Wherever you find the people of Christ – in Coldwater, Michigan or Selma, Alabama, or in Darjeeling State, India, or Canton Province, China; whether they be yellow, black or white, speak English, German, Urdu, Wolof, Russian or Spanish – you find people who share the same Spirit. They are Christ’s body – his eyes and hands and feet – in the world, united by his Spirit and sharing his life. This is God’s wide-angle plan. They are the one new man. Christ is their head, and the Spirit is their life—their soul.
This one new man is becoming “mature, attaining to the whole measure of the fullness of Christ” (Ephesians 4:13). This new cosmic, glorious person is growing up into Christ, the head of the body, even as we speak. This is God’s salvation at work, the undoing of the curse and the hope of mankind.
At Pentecost the Spirit brought to life a new creation which we call the Body of Christ or the Church. Pentecost is the birthday of the church! In the Church the life of Christ is now expressed not just through individual Christians, but through the corporate body of Christ. Salvation is not a purely personal issue. The Catholic Church has created a great deal of controversy, but is surely right, when it says, “Extra Ecclesiam nulla salus – “Outside the Church there is no salvation.” That is because no one outside the church is inside Christ. If you have Christ, you are in the church! Eternal life is the church’s life!
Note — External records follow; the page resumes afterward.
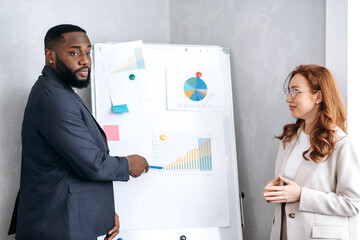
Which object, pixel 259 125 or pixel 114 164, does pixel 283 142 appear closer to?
pixel 259 125

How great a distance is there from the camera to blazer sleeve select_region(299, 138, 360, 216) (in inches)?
61.9

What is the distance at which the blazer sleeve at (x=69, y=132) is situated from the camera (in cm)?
159

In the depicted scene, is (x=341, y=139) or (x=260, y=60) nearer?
(x=341, y=139)

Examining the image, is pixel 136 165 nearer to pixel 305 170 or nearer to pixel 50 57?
pixel 50 57

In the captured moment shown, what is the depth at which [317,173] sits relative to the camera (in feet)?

What I’ve just written needs clarification. Being inside a church building on Sunday morning is not being in the church. Being on a membership roll is not being in the church. Taking part in rituals, attending worship, or sitting on a board is not being in the church. You can do all these things and still be extra ecclesiam – outside the church. The Spirit alone can place you in the true church. When you believe in Jesus who died and rose again, the Holy Spirit extends Jesus’ eternal kind of life to you. You are united spiritually to the body of Christ. (And when I say spiritually, do not do what many people do and mentally substitute the word “metaphorically.” This is as real and concrete as any physical act – delivering the mail or serving a meal – but it is spiritual, not physical.)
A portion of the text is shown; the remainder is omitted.